And here we go yet again. Another company, another theft, another computer, another million people having their information exposed:
A thief recently stole a computer server belonging to a major U.S. insurance company, and company officials now fear that the personal data of nearly 1 million people could be at risk, insurance industry sources tell NBC News.
The computer server contains personal electronic data for 930,000 Americans, including names, Social Security numbers and tens of thousands of medical records. The server was stolen on March 31, along with a camcorder and other office equipment, during a break-in at a Midwest office of American Insurance Group (AIG), company officials confirm.
An AIG spokesman says that there's no evidence that the thief has accessed the personal data on the server or used it for any illicit purpose. The server is password protected, the AIG spokesman adds
Now let's see if we can sum this up. We got the VA Computer with 26.5 million. This one adds another million. Another 1.3 million in a Texas Student Loan corporation. 1,300 from the University of Kentucky and 1,500 from a Department of Energy computer (which happened last September but not reported to anyone, including the victims, until a couple of weeks ago). We are up to almost 30 million people who have had their personal information stolen within the last few weeks. That is 10% of the population. That number is not acceptable at all.
So what is the United States Congress doing to help with this problem? What is on the agenda for the great Republicans? They are working on legislation to make it easier for the people who steal this information to use it:
Congress is considering pre-empting laws in 17 states that allow anyone to freeze their own credit and instead restricting the privilege to ID theft victims. The proposed Financial Data Protection Act of 2006, expected to be voted on by the House as soon as next week, comes on the heels of the recent theft of sensitive data for 26 million veterans and active duty military personnel. If it becomes law, vets and military personnel who live in states that permit unrestricted credit freezes would lose that option.
A credit freeze cuts off access to your credit history. Since most banks and merchants insist on seeing a credit report before issuing credit, identity thieves can't open bogus accounts using ill-gotten data. Under the bill, backed by the financial services industry, simply having your data lost or stolen isn't enough. You must file a police report describing a specific instance of it being used to commit a crime.

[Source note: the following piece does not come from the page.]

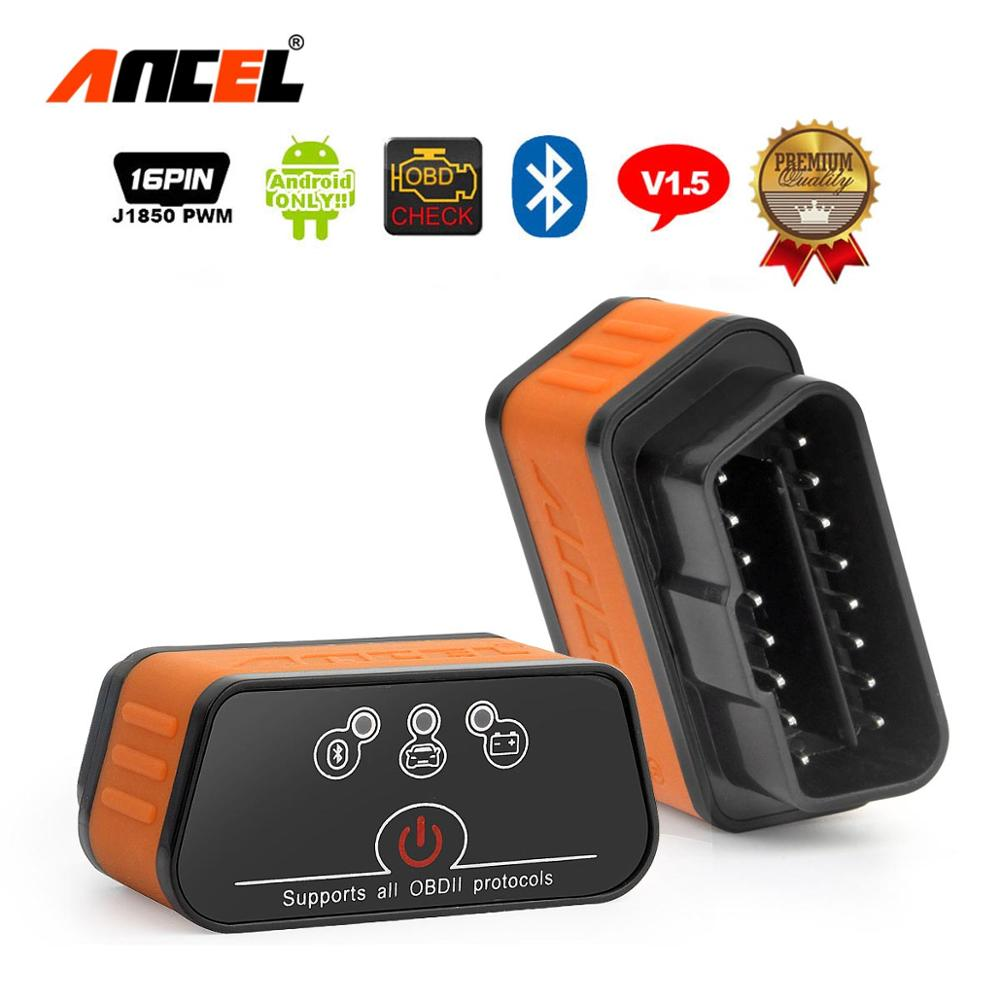 Ancel icar2 OBD2 ELM327 V1 5 Android Bluetooth Adapter Automotive Scanner Car Diagnostic Tool Car Error Innrech Market.com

"It's like telling someone you can't put a deadbolt on your front door until after you've been burglarized," says Washington state Attorney General Rob McKenna.
Exactly - the Americans are getting fucked in the ass while the corporate world merits from the reach around. The Republicans have declared a Jihad on America. They are out to destroy the working families and doing whatever they can to keep these people down. At the least they need to be replaced. At the most they should be charged with crimes against humanity.